Structure confidence and disorder
AF predicted structures cover XX% of the mouse proteome and involve complete protein chains in their monomeric state. Each amino acid in an AF model has a confidence score
(pLDDT) that ranges from 0 to 100, indicating which regions could be considered equivalent to an experimentally determined structure.
AF predicted structures include regions with low pLDDT scores
(PMID) which generally corresponds to the highly flexible parts of the structure.
These permanently or transiently disordered segments are often not defined in experimental structures, and therefore, till now, A3D was unaware of them.
Now they are incorporated in the A3D Database. A3D predictions are blind to the dynamic nature of these regions since AF models correspond to static frames of the
conformational ensemble of these regions. Therefore, the presence of disordered low AF confidence regions might artificially
increase the presence of S-APRs* in adjacent high confidence protein domains.
* (Surface-exposed Aggregation Prone Regions)
To deal with this issue, the A3D dataset includes two additional precalculated structural aggregation profiles per default, which correspond to predicted structures with
pLDDT thresholds: >70% and >50% confidence, which were defined after manually curating the 100 randomly selected AF models.
In the following points, we outline different situations users may face:
• Proteins with high confidence values: the overall AF predicted structure possesses high pLDDTs. All three computed structures converge into a unique aggregation prediction.
Well-defined S-APRs can be delineated from A3D output structures.
(representative examples: Q68D91, S4R460)
• Proteins with limited low confidence regions: proteins that display local surface modifications with confidence thresholds of >70% or >50% pLDDT.
An increase or decrease of localized S-APRs can be observed.
(representative examples: P09382, Q9UKL6, Q5EE01)
• Multidomain proteins: proteins with two or more globular domains that correspond to well-defined and confident regions,
while tethering elements that connect globular domains possess low pLDDT values. The analysis with restricted pLDDT thresholds often results in disconnected domains and,
as a consequence, some previous sheltered APR might become exposed. As a result, S-APRs might diverge in the tree models, and their boundaries are less evident.
(representative examples: Q96MN5, Q96DA0)
• Proteins with extended low-confidence regions: proteins with large low confidence regions localized in flexible C-, N- termini, or long loops,
usually displayed around a well-defined globular core. With the 70% and 50% pLDDTs cutoffs, disordered regions are often excluded from the model and, therefore,
not considered in A3D prediction. As a result, the A3D predictions correspond to well-defined globular domains. Note that we might observe the presence of free amino acids
in some cases, unattached to the protein main chain, essentially because they are in the exclusion limit between two pLDDT thresholds.
(representative examples: Q9NRE2, Q8NFW1)
• Proteins with overall low confidence: usually, short polypeptides that are mostly disordered, exposing most of its surface to solvent. In some cases,
we lose all the structure in predictions corresponding to >70% or >50% pLDDT threshold.
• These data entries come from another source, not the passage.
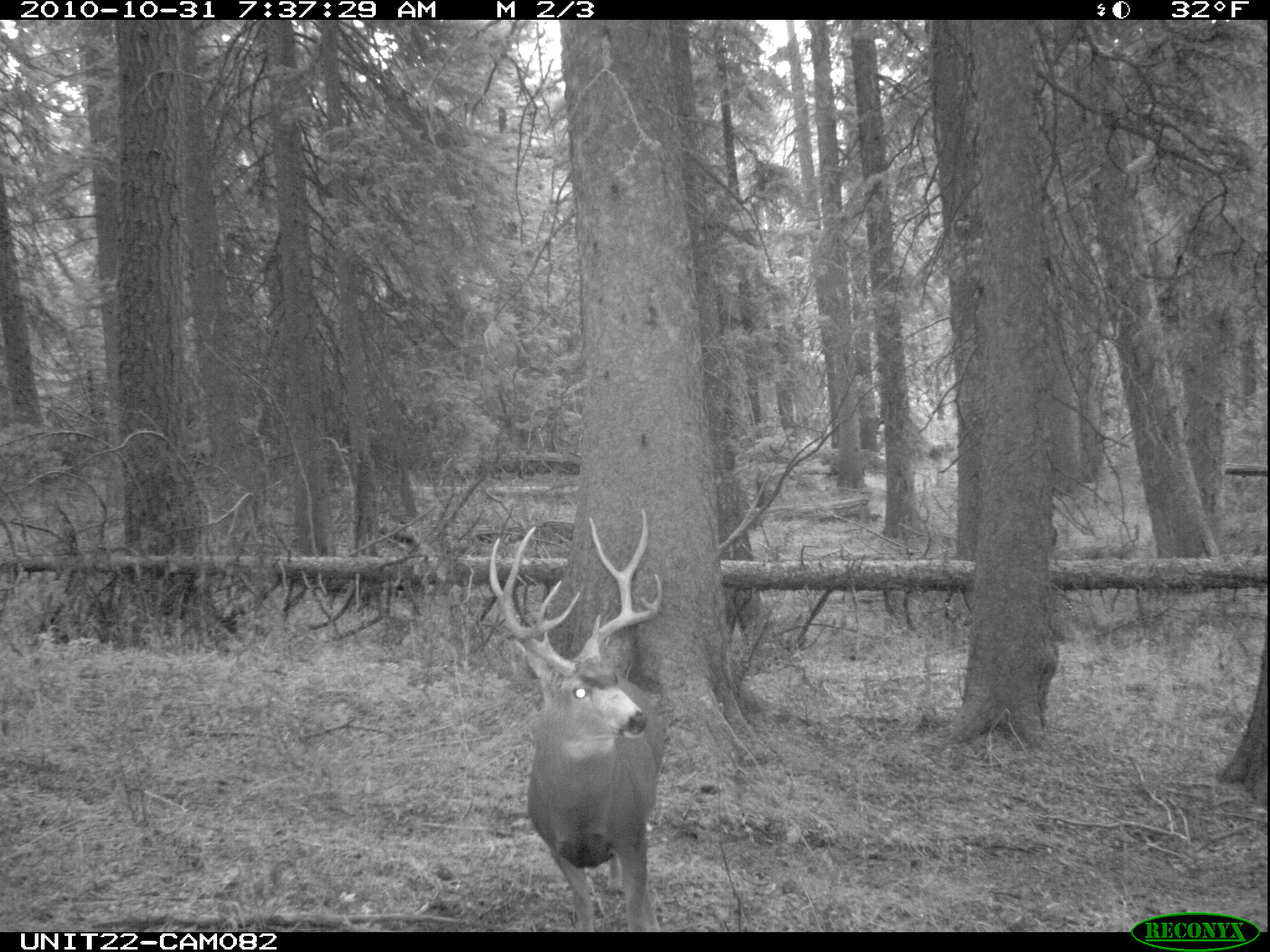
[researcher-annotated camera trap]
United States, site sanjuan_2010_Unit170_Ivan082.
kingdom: Animalia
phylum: Chordata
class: Mammalia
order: Artiodactyla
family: Cervidae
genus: Odocoileus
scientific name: Odocoileus hemionus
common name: mule deer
(representative examples: Q8N9P0, Q8TEV8, Q9GZY1)
Quaternary structure context
In the AF database, structure predictions are restricted to single chains. This precludes the analysis of the quaternary structure context in the A3D Database.
The overlap between the physicochemical properties governing protein-protein native interactions and non-native contacts triggering aberrant self-assembly implies
that protein interfaces are enriched in S-APRs. In proteins displaying quaternary structure, this results in an over-prediction of S-APRs in protein monomers,
relative to native the same subunits in the oligomeric state.
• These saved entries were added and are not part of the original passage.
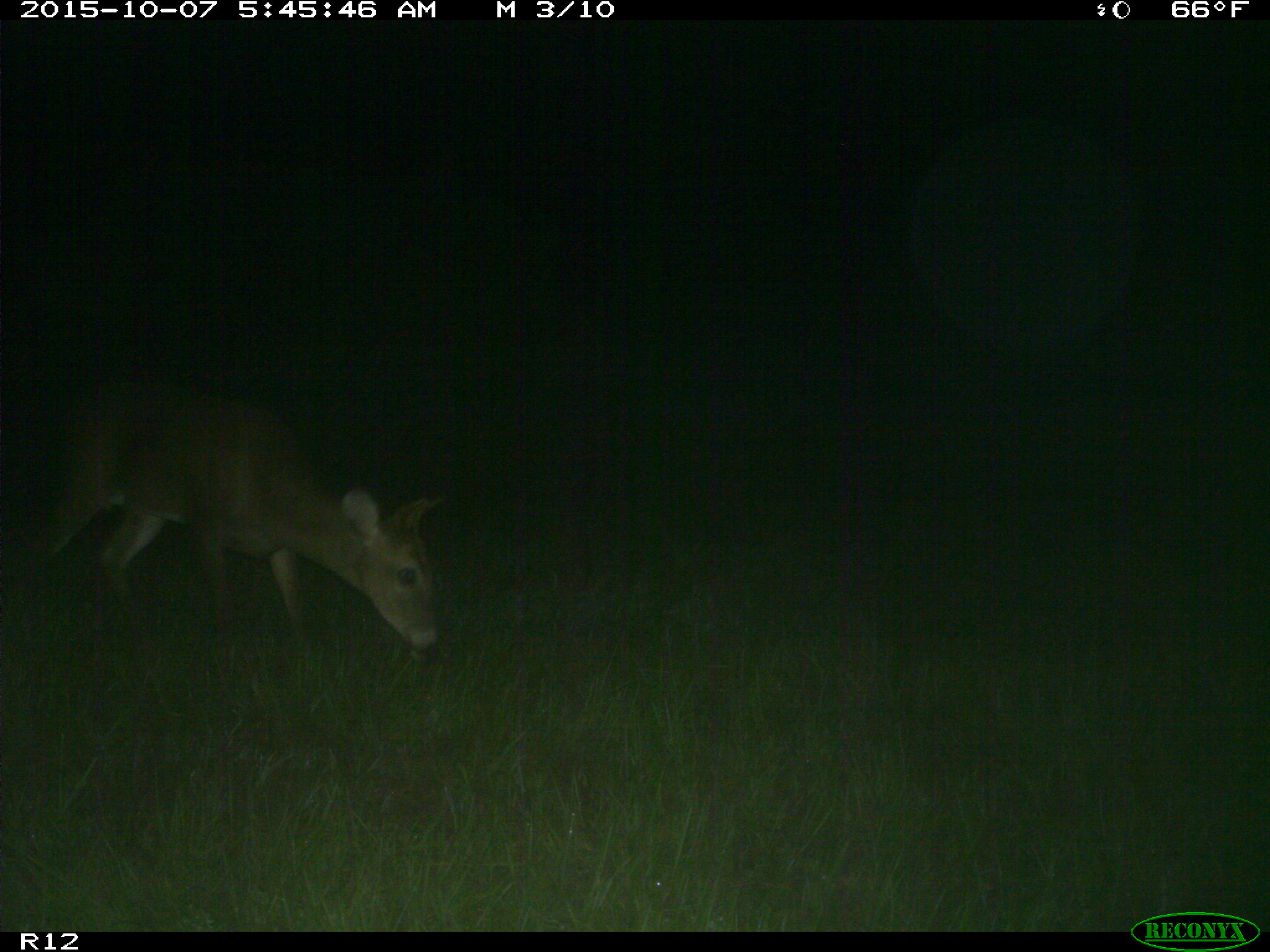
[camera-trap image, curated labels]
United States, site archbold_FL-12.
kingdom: Animalia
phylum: Chordata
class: Mammalia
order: Artiodactyla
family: Cervidae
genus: Odocoileus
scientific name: Odocoileus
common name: deer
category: unidentified deer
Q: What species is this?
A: Unidentified deer (deer) (Odocoileus).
Gathering important information
We strongly encourage users to compile as much as possible information about their case study protein to exploit A3D predictions.
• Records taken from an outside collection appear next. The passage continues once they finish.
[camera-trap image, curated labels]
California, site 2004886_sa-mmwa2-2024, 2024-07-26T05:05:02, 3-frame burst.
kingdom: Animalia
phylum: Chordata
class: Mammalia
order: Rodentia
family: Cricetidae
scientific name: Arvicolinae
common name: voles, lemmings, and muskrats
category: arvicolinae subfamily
Some helpful questions to shape the output would be:
• (i) Does the protein possess disordered regions?
• (ii) Do these disordered segments correlate with low pLDDT?
• (iii) Does the protein bind another protein? Does it form a homo- or hetero-oligomer?
• (iv) Does the protein contain a signal peptide?
• (v) Is the protein the mature form or on the contrary, is a proprotein?
In addition to the aforementioned pieces of advice, we also recommend reviewing dedicated bibliography on how to manage the A3D algorithm and how to evaluate
its aggregation predictions:
1. AGGRESCAN3D: Toward the Prediction of the Aggregation Propensities of Protein Structures, Methods Mol Biol. 2018, 1762:427-443.
2. Aggrescan3D (A3D) 2.0: prediction and engineering of protein solubility, Nucleic Acids Res. 2019, 47(W1):W300-W307.
3. AGGRESCAN3D (A3D): server for prediction of aggregation properties of protein structures, Nucleic Acids Res. 201, 43(W1):W306-13.
4. Computational prediction of protein aggregation: Advances in proteomics, conformation-specific algorithms and biotechnological applications, Comput Struct Biotechnol J. 2020, 18:1403-1413.